• **Objective**
Can you copy the lines from the one that contains "From the perspective" through the end of the material below, exactly and with nothing else?

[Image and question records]
** START **
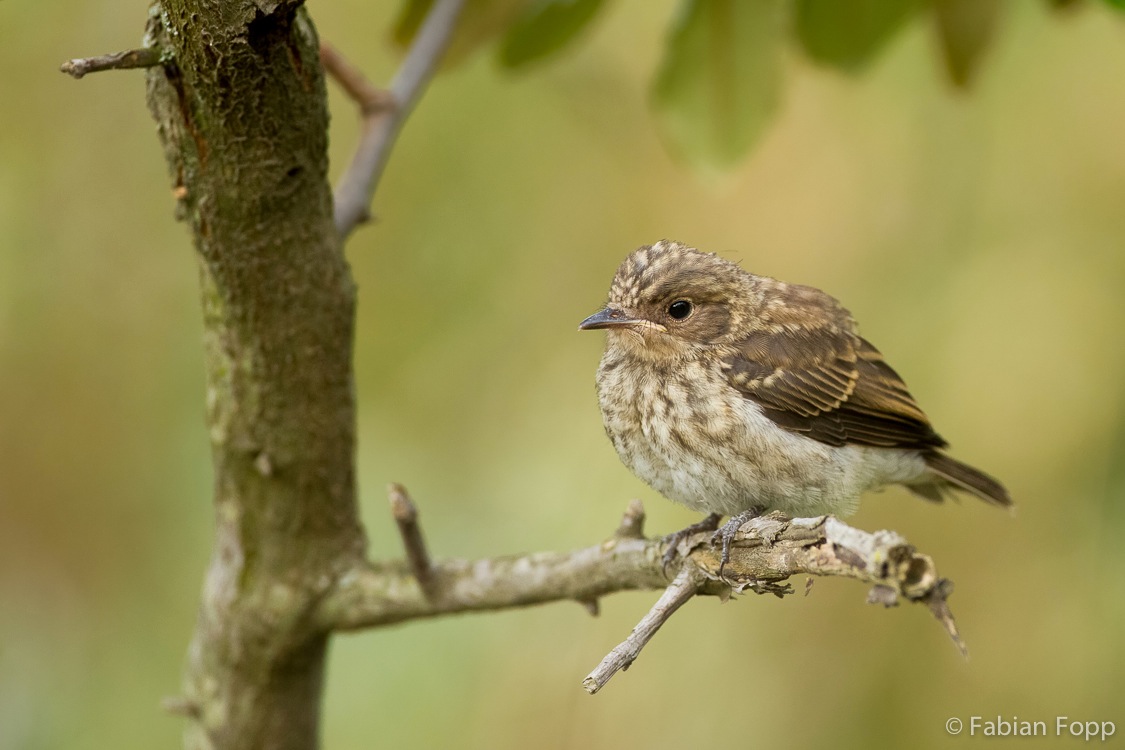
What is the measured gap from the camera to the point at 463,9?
3.39m

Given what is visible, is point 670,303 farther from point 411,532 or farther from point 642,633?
point 642,633

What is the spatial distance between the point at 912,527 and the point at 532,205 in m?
2.30

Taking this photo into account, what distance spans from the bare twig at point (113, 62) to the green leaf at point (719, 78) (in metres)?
1.34

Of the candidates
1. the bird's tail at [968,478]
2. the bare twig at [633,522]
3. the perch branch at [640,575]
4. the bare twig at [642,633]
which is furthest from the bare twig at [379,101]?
the bird's tail at [968,478]

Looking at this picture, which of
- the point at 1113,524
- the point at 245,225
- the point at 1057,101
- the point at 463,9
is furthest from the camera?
the point at 1057,101

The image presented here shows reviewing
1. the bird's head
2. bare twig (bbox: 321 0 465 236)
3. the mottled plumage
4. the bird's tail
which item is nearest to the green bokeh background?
the bird's tail

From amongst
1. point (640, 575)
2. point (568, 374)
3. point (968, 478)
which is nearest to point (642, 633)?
point (640, 575)

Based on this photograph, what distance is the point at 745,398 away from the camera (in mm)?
3234

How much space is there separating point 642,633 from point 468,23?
6.60ft

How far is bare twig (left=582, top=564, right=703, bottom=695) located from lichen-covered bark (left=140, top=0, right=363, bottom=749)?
1.18m

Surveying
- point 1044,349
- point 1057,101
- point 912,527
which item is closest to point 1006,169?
point 1057,101

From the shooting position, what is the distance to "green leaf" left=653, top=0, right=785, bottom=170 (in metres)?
2.89

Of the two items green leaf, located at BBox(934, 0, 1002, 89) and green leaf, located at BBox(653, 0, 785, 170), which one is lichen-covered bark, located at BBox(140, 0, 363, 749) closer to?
green leaf, located at BBox(653, 0, 785, 170)

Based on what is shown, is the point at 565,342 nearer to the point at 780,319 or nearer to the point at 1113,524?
the point at 780,319
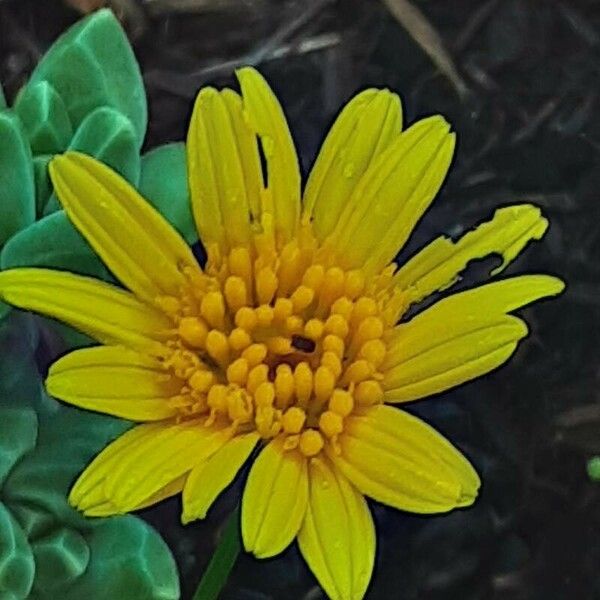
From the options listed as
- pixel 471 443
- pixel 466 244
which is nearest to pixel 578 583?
pixel 471 443

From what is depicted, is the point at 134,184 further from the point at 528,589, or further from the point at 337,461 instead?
the point at 528,589

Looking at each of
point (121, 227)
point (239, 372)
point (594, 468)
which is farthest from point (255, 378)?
point (594, 468)

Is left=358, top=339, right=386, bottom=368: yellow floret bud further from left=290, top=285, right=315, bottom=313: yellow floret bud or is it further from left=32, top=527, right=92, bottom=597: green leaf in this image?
left=32, top=527, right=92, bottom=597: green leaf

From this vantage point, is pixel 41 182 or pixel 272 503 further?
Result: pixel 41 182

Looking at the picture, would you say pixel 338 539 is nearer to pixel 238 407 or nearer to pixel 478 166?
pixel 238 407

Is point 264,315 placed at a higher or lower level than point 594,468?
higher

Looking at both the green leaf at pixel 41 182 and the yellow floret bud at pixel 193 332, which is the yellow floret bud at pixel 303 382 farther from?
the green leaf at pixel 41 182

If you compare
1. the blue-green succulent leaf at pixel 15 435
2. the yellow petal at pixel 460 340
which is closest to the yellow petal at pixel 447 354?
the yellow petal at pixel 460 340
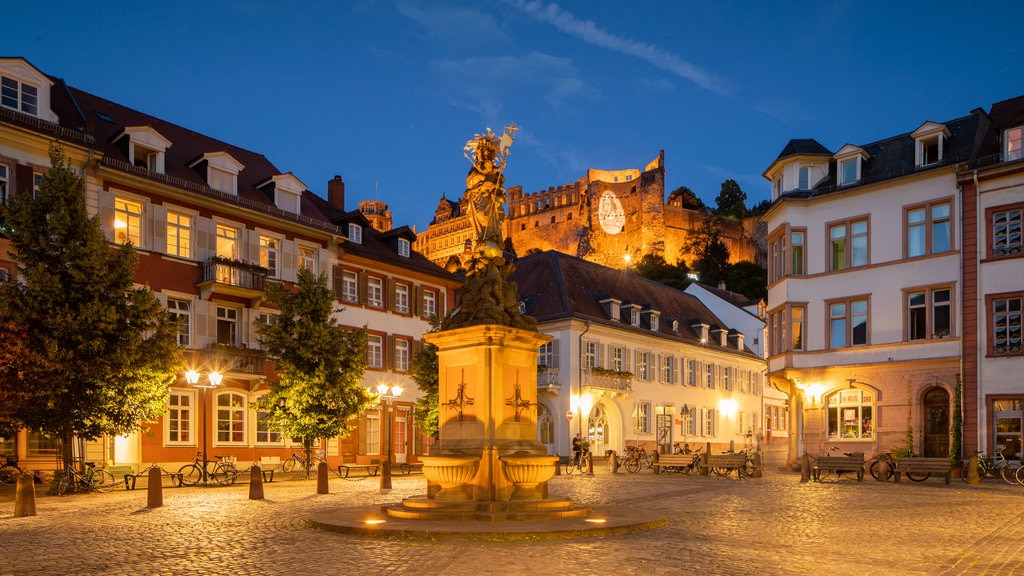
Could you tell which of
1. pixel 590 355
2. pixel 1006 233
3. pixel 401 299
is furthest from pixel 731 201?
pixel 1006 233

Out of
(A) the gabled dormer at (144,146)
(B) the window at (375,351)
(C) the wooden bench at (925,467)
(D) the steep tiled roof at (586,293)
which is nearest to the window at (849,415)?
(C) the wooden bench at (925,467)

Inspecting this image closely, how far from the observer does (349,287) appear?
39.4m

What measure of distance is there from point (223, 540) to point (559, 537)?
14.6 feet

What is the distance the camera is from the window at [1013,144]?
30469 millimetres

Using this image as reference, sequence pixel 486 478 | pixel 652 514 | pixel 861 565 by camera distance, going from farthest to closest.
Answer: pixel 652 514 → pixel 486 478 → pixel 861 565

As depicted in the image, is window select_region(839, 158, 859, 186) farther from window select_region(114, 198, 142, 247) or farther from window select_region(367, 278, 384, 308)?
window select_region(114, 198, 142, 247)

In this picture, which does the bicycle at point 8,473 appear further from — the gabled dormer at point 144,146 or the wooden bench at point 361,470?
the gabled dormer at point 144,146

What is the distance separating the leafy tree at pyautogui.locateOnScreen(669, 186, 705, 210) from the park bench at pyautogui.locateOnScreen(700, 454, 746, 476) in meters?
86.9

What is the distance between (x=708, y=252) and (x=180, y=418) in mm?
75580

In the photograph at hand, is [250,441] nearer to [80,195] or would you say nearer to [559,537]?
[80,195]

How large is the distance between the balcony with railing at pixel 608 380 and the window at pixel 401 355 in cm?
903

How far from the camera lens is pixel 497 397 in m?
14.2

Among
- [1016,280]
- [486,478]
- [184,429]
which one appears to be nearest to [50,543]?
[486,478]

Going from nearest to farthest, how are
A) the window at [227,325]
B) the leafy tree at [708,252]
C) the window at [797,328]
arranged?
the window at [227,325] < the window at [797,328] < the leafy tree at [708,252]
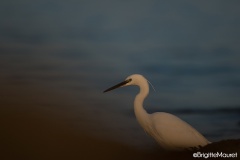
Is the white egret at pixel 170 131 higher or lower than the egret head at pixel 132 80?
lower

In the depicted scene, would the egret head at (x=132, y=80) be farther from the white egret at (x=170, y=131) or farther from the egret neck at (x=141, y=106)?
the white egret at (x=170, y=131)

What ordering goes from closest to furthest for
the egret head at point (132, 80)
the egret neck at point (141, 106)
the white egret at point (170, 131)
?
the white egret at point (170, 131) < the egret neck at point (141, 106) < the egret head at point (132, 80)

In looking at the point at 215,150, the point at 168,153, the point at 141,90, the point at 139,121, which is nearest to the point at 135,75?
the point at 141,90

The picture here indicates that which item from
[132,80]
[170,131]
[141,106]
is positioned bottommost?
[170,131]

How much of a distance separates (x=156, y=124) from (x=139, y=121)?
34cm

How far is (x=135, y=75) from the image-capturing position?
6.12 m

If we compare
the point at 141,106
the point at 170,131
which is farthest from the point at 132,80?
the point at 170,131

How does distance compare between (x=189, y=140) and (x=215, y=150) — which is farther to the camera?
(x=189, y=140)

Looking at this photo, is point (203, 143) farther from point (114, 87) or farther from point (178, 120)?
point (114, 87)

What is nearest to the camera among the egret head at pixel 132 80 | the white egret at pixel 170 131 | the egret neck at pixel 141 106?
the white egret at pixel 170 131

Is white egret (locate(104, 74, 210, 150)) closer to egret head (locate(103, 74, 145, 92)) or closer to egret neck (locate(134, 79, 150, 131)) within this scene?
egret neck (locate(134, 79, 150, 131))

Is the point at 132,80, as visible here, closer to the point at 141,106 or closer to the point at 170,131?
the point at 141,106

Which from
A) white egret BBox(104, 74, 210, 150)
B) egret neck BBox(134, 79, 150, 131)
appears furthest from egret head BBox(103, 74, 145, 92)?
white egret BBox(104, 74, 210, 150)

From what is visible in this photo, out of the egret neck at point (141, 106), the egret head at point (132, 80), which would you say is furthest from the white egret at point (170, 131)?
the egret head at point (132, 80)
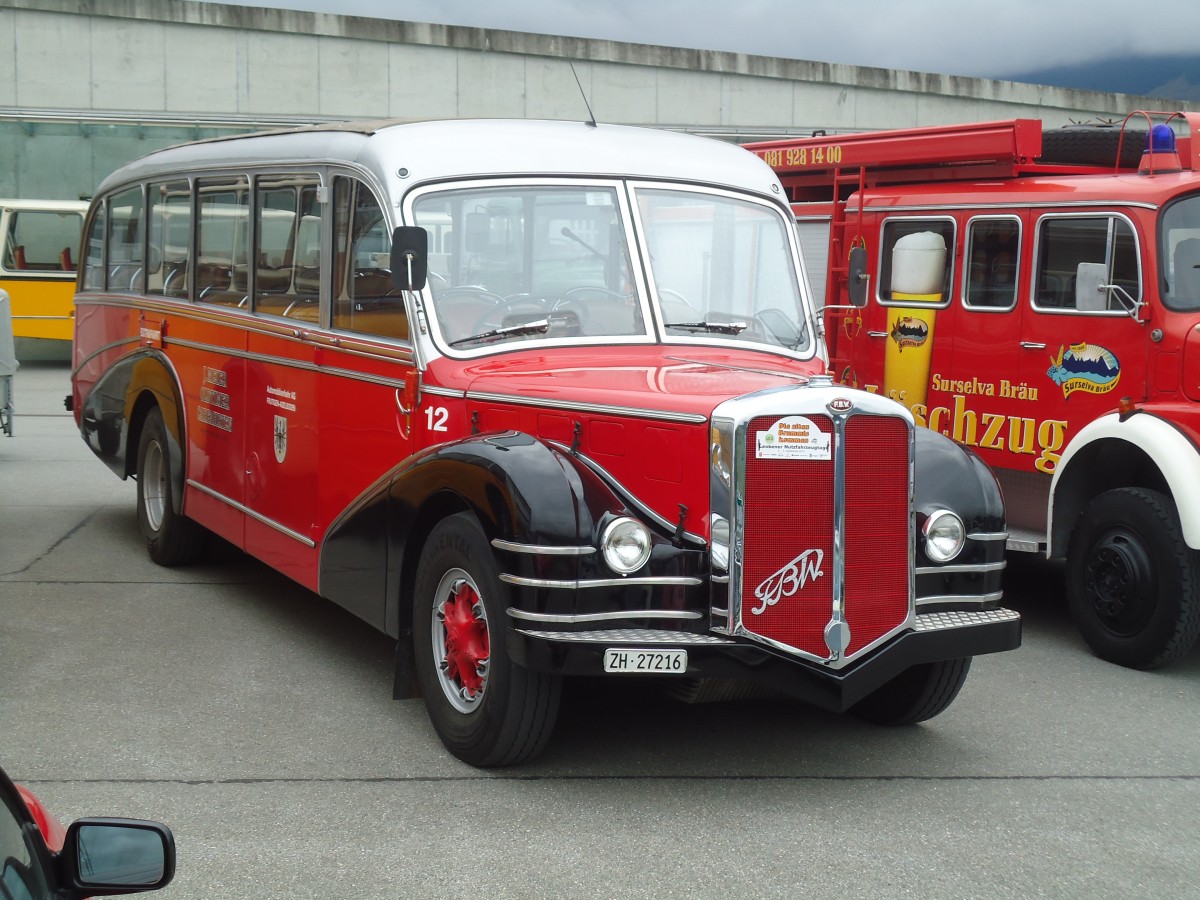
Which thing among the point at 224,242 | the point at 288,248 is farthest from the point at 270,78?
the point at 288,248

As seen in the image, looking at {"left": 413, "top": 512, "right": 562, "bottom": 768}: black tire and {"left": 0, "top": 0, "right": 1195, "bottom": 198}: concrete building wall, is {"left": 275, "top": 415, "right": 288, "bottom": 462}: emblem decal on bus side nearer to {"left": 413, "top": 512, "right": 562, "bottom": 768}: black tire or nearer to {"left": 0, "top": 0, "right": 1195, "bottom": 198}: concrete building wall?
{"left": 413, "top": 512, "right": 562, "bottom": 768}: black tire

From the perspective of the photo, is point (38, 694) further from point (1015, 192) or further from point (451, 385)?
point (1015, 192)

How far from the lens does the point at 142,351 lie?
29.8 ft

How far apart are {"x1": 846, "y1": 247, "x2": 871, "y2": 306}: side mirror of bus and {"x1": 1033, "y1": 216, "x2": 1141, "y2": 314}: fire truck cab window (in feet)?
4.42

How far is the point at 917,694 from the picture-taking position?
5762 mm

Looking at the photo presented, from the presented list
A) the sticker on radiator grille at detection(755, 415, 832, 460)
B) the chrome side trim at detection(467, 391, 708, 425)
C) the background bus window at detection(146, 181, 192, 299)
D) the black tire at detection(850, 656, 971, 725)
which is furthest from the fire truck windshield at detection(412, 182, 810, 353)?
the background bus window at detection(146, 181, 192, 299)

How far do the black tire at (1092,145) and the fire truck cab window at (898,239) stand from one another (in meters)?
0.73

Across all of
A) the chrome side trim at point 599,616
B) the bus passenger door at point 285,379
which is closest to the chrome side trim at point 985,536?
the chrome side trim at point 599,616

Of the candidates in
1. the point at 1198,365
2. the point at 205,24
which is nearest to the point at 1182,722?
the point at 1198,365

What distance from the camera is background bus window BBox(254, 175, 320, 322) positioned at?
6863 millimetres

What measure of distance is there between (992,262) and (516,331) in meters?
3.43

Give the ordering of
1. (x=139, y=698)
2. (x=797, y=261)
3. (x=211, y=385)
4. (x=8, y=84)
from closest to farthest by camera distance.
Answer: (x=139, y=698) < (x=797, y=261) < (x=211, y=385) < (x=8, y=84)

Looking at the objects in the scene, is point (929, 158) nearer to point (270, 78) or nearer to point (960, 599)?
point (960, 599)

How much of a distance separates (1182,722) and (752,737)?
** END **
• **Result**
From the perspective of the photo, is point (38, 694) further from point (1015, 192) or further from point (451, 385)?
point (1015, 192)

How far from the lens does the point at 142,351 lie?
29.8 ft

How far apart are {"x1": 846, "y1": 247, "x2": 871, "y2": 306}: side mirror of bus and {"x1": 1033, "y1": 216, "x2": 1141, "y2": 314}: fire truck cab window (in feet)?
4.42

How far is the point at 917,694 from the picture-taking position?
5762 mm

Looking at the photo presented, from the presented list
A) the sticker on radiator grille at detection(755, 415, 832, 460)
B) the chrome side trim at detection(467, 391, 708, 425)
C) the background bus window at detection(146, 181, 192, 299)
D) the black tire at detection(850, 656, 971, 725)
which is furthest from the fire truck windshield at detection(412, 182, 810, 353)?
the background bus window at detection(146, 181, 192, 299)

How far do the black tire at (1092,145) and the fire truck cab window at (898,239) stand from one another (in meters)?
0.73

Across all of
A) the chrome side trim at point 599,616
B) the bus passenger door at point 285,379
which is closest to the chrome side trim at point 985,536?
the chrome side trim at point 599,616

Of the candidates in
1. the point at 1198,365
2. the point at 205,24
which is nearest to the point at 1182,722?
the point at 1198,365

What distance from the camera is background bus window BBox(254, 175, 320, 322) positioned at?
6863 millimetres

What measure of distance is there between (992,262) and (516,331) in meters?
3.43

Give the ordering of
1. (x=139, y=698)
2. (x=797, y=261)
3. (x=211, y=385)
4. (x=8, y=84)
from closest to farthest by camera distance.
Answer: (x=139, y=698) < (x=797, y=261) < (x=211, y=385) < (x=8, y=84)

Looking at the objects in the scene, is point (929, 158) nearer to point (270, 78) or nearer to point (960, 599)?
point (960, 599)

How much of a distance separates (1182,722) and (752,737)?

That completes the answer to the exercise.